Un ardor comienza a recorrerme la garganta, provocando que mis labios tiemblen con suavidad.
—Sí...
Ahí, impreso en la foto que me entrega, está el retrato de mi papá con las facciones más marcadas, más adultas, y, junto a él, entre sus brazos, descansa una niña pequeña, regordeta, de cabello negro y rizado con un simpático lunar junto a los labios. Un golpe al pecho me recibe, seguido de un calor que me invade el cuello que me provoca ganas de llorar con mucha fuerza.

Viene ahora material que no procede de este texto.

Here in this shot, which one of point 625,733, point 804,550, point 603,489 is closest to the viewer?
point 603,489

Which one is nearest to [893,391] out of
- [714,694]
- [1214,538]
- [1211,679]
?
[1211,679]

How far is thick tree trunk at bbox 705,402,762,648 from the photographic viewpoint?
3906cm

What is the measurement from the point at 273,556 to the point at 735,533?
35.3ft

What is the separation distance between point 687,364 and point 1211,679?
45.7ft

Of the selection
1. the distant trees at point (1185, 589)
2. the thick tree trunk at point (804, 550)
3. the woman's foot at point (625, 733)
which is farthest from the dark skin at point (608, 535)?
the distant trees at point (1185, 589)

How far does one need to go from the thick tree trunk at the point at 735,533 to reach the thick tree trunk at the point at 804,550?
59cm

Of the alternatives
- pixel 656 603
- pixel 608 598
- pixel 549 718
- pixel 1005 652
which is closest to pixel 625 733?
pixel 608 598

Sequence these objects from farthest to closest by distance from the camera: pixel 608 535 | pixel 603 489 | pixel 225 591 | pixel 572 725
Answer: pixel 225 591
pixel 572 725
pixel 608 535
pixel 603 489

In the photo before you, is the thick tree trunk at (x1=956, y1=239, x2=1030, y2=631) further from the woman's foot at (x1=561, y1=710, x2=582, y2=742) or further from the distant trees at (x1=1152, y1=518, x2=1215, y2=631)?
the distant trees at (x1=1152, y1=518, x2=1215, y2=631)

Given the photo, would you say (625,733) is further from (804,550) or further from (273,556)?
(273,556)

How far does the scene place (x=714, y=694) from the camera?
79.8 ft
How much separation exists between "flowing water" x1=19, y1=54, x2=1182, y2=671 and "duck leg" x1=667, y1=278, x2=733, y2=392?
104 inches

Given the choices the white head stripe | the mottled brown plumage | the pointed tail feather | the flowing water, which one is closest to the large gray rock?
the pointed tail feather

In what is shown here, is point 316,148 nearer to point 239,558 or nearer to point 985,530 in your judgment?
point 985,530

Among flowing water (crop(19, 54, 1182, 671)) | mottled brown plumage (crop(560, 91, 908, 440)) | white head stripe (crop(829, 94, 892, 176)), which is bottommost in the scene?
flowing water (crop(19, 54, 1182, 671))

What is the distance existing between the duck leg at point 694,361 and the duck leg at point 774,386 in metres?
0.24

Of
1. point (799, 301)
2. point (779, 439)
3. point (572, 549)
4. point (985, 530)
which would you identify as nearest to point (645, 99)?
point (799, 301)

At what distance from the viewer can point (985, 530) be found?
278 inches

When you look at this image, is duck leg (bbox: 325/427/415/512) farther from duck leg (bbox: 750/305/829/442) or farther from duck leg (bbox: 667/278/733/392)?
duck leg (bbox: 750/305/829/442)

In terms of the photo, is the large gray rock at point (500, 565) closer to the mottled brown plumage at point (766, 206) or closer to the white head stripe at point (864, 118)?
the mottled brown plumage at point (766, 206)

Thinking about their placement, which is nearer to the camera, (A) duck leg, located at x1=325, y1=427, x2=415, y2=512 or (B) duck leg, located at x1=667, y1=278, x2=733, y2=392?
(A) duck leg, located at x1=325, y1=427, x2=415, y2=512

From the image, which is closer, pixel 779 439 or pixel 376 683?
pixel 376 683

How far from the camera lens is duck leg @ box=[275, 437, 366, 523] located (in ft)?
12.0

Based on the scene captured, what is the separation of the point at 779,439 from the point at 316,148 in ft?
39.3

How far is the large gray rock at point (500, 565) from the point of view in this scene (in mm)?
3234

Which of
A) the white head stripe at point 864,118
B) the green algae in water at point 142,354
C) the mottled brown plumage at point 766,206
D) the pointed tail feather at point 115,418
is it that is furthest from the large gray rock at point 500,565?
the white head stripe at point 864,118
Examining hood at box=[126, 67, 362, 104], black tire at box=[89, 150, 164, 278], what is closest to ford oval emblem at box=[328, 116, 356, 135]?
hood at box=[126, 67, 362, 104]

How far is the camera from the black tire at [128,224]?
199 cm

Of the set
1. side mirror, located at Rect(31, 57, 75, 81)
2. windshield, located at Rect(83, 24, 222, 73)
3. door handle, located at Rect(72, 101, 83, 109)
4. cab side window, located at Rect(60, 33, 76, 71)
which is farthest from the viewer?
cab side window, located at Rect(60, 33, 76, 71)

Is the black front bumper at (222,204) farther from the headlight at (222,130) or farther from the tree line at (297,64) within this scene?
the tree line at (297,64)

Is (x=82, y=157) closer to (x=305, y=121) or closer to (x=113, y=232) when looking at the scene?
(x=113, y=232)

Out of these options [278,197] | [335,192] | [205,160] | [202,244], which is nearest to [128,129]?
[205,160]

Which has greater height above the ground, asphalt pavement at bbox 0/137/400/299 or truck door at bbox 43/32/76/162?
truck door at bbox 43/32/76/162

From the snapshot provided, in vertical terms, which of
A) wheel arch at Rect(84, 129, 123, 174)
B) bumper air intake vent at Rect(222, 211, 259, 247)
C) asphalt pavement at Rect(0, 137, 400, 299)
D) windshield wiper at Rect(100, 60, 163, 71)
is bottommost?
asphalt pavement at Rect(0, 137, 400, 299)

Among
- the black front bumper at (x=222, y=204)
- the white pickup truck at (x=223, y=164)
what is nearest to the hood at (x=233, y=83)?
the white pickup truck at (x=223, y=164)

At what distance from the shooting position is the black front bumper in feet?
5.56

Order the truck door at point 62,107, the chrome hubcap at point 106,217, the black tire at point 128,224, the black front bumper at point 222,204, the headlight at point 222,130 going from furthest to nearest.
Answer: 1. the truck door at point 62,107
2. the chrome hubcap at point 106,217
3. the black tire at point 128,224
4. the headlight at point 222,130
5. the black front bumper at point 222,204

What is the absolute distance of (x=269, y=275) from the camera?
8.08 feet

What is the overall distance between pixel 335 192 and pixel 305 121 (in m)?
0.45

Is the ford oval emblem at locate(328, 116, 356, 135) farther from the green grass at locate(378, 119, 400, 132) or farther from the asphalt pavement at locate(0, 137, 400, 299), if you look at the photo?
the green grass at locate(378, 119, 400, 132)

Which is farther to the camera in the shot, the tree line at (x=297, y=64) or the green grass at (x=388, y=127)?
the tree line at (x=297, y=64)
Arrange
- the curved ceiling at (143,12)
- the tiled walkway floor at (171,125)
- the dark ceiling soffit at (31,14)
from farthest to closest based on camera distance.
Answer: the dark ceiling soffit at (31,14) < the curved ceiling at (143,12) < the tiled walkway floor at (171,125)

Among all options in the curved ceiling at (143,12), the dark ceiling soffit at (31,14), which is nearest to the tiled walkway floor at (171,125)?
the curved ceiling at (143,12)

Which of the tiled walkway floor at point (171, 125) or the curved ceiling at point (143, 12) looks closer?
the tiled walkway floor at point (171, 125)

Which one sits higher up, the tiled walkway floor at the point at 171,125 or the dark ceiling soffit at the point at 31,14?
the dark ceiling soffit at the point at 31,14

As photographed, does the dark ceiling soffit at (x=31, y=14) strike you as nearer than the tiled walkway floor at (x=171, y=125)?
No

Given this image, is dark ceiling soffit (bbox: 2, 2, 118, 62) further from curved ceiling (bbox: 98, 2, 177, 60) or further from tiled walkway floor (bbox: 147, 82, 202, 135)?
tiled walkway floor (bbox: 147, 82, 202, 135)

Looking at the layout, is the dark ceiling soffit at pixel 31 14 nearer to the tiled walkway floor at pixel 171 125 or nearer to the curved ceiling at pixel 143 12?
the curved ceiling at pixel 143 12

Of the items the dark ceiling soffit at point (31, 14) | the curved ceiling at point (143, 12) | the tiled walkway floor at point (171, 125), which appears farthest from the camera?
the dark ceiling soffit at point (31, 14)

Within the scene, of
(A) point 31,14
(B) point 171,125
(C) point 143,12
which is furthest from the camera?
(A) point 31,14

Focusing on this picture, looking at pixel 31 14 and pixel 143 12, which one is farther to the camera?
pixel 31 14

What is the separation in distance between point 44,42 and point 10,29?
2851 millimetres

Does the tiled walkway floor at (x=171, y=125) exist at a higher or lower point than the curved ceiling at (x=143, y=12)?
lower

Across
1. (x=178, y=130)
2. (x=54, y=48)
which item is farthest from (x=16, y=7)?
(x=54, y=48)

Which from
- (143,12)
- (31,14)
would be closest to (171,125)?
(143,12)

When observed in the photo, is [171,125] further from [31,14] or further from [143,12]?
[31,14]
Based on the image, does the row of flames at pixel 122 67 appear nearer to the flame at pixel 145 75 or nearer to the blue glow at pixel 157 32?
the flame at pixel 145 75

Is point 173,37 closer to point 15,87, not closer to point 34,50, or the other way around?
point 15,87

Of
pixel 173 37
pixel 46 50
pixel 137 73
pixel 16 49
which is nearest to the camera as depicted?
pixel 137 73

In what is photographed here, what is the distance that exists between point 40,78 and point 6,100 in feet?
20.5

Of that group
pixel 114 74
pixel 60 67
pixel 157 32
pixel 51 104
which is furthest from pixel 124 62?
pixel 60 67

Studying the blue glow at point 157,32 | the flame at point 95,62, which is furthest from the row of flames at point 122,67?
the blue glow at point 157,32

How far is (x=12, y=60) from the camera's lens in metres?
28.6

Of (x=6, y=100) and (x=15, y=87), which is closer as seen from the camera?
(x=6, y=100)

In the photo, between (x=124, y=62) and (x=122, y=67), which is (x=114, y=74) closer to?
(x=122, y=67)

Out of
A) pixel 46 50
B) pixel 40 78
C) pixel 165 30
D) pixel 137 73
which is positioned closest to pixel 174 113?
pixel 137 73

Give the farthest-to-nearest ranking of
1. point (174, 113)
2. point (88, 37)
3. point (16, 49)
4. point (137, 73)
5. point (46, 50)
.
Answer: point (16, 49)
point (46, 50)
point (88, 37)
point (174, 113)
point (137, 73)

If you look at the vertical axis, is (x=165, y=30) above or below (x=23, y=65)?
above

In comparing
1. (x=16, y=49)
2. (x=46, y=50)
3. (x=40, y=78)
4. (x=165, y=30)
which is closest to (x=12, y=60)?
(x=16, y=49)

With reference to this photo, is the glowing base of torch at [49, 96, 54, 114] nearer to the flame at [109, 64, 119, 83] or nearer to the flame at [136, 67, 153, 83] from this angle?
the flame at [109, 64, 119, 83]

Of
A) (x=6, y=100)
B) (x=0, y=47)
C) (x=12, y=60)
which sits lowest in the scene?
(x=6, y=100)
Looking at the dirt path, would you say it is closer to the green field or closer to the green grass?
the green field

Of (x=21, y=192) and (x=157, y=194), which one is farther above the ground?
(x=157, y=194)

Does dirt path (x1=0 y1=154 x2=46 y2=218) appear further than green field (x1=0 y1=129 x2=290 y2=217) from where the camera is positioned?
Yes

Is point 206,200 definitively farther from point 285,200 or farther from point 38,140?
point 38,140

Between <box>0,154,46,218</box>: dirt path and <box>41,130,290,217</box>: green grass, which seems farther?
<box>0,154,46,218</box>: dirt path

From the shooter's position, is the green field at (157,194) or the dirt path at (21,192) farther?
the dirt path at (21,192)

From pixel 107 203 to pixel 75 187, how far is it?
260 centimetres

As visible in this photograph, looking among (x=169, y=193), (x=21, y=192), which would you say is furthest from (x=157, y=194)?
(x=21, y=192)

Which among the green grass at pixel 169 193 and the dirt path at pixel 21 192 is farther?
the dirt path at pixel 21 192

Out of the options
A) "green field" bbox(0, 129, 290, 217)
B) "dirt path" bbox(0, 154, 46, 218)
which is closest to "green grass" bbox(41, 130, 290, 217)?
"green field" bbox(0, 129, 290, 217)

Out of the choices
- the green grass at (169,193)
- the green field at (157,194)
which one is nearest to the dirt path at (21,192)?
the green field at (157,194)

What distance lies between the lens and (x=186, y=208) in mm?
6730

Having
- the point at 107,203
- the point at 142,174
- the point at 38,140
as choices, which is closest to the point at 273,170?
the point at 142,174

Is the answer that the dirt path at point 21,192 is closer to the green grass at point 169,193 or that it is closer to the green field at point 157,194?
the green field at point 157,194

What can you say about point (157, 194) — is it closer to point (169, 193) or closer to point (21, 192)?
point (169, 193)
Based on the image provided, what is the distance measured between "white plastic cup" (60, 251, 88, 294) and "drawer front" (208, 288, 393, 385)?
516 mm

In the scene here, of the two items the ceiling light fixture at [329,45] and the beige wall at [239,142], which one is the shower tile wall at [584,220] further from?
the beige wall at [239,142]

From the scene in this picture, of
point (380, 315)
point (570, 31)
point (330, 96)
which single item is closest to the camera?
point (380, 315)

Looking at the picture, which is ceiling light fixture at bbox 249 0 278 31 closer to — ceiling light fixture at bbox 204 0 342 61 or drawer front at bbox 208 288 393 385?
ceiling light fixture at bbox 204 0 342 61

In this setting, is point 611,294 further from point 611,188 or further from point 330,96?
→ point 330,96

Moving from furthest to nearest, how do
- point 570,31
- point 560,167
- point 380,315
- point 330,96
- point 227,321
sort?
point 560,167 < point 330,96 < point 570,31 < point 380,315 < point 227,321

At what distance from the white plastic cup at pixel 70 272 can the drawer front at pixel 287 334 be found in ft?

—Son hermosos —concuerdo, mirándola a los ojos.
Por muy fuerte que intente ser ahora, soy vulnerable a cualquier tipo de cosa que suceda. Para distraer mi cerebro del llanto, carraspeo un poco y respiro lentamente.
—Yo lo acogí —explica, dando otro sorbo a la taza—. Lo cuidé, lo crié, y le di un hogar.
No respondo. Ayana crió a mi papá, y nunca supe de la existencia de ella. ¿Lo adoptó? ¿Fue eso lo que quiso decir?
—Pero... —agacha su mirada, triste—. Falleció en su último trabajo.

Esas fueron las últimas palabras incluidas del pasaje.